*EXCERPT*
—————
SUB/SUBI - subtract from words

** sub %rsrc, %rarg, %rdest
   Encoding: 0x1000 | (rdest << 8) | (rsrc << 4) | rarg
   Place the difference of the values in %rsrc and %rarg in %rdest.
   Affects the C and Z flags.

-- sub %rarg, %rdest
   => sub %rdest, %rarg, %rdest

** sub <immed4>, %rdest
-- subi <immed4>, %rdest
   Encoding: 0xfd00 | (rdest << 4) | immed4
   Decrement %rdest by <immed4>.
   Affects the C and Z flags.

CMP/CMPL - compare word

** cmp %rsrc1, %rsrc2
   Encoding: 0xf100 | (rsrc1 << 4) | rsrc2
   Compare %rsrc1 and %rsrc2.
   Affects the C and Z flags. Treats operands as signed.

-- cmpl %rsrc1, %rsrc2
   => sub %rsrc1, %rsrc2, %0

AND - bitwise and

** and %rsrc, %rarg, %rdest
   Encoding: 0x4000 | (rdest << 8) | (rsrc << 4) | rarg
   Place the bitwise AND of the values in %rsrc and %rarg in %rdest.
—————
*MATERIAL PROVIDED*

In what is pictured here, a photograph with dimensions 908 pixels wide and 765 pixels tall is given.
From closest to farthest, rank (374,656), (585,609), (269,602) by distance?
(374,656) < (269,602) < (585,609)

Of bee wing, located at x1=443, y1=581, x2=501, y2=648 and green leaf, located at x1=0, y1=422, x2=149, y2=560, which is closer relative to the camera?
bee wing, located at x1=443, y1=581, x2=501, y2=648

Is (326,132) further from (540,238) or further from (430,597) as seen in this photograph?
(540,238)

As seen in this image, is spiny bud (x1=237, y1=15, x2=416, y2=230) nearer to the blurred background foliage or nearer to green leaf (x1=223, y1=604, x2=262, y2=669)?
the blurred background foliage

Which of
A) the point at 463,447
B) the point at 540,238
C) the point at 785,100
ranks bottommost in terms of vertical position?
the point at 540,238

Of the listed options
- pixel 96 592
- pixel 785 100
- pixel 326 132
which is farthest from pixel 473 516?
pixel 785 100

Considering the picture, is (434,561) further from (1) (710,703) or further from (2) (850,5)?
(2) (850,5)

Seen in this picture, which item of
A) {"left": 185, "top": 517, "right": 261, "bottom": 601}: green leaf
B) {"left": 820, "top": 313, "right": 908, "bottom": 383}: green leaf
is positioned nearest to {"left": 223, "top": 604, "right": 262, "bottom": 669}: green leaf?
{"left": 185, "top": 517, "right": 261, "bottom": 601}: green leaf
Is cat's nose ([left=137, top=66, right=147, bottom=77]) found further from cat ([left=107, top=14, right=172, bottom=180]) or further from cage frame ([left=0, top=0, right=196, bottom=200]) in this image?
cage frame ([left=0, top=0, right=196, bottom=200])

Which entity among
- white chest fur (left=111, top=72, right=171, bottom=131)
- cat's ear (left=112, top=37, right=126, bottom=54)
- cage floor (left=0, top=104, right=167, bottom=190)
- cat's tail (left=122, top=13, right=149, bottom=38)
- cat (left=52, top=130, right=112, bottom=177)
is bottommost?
—————
*ACTIONS TO TAKE*
1. Transcribe the records from the line containing "Which entity among" through the end of the records, both ends included, reproducing each line without alteration.
2. Complete the next portion of the assembly instruction reference, continuing on from its final line.
The text and the records have no connection to each other.

*ANSWERS FOR THE TASKS*
1.
Which entity among
- white chest fur (left=111, top=72, right=171, bottom=131)
- cat's ear (left=112, top=37, right=126, bottom=54)
- cage floor (left=0, top=104, right=167, bottom=190)
- cat's tail (left=122, top=13, right=149, bottom=38)
- cat (left=52, top=130, right=112, bottom=177)
is bottommost?

2.
-- and %rarg, %rdest
   => and %rdest, %rarg, %rdest

OR - bitwise inclusive or

** or %rsrc, %rarg, %rdest
   Encoding: 0x5000 | (rdest << 8) | (rsrc << 4) | rarg
   Place the bitwise OR of the values in %rsrc and %rarg in %rdest.

-- or %rarg, %rdest
   => or %rdest, %rarg, %rdest

XOR - bitwise exclusive or

** xor %rsrc, %rarg, %rdest
   Encoding: 0xb000 | (rdest << 8) | (rsrc << 4) | rarg
   Place the bitwise XOR of the values in %rsrc and %rarg in %rdest.

-- xor %rarg, %rdest
   => xor %rdest, %rarg, %rdest

NOT - bitwise complement

** not %rsrc, %rdest
   Encoding: 0xf000 | (rdest << 4) | rsrc
   Place the bitwise complement of the value in %rsrc in %rdest.

-- not %rdest
   => not %rdest, %rdest

ROL/ROR - rotate bits in word

** rol %rsrc, <immed4>, %rdest
   Encoding: 0x2000 | (rdest << 8) | (rsrc << 4) | immed4
   Place %rsrc rotated left by <immed4> bits in %rdest.
   Affects the C and Z flags.

-- rol <immed4>, %rdest
   => rol %rdest, <immed4>, %rdest

** ror %rsrc, <immed4>, %rdest
   Encoding: 0x3000 | (rdest << 8) | (rsrc << 4) | immed4
   Place %rsrc rotated right by <immed4> bits in %rdest.
   Affects the C and Z flags.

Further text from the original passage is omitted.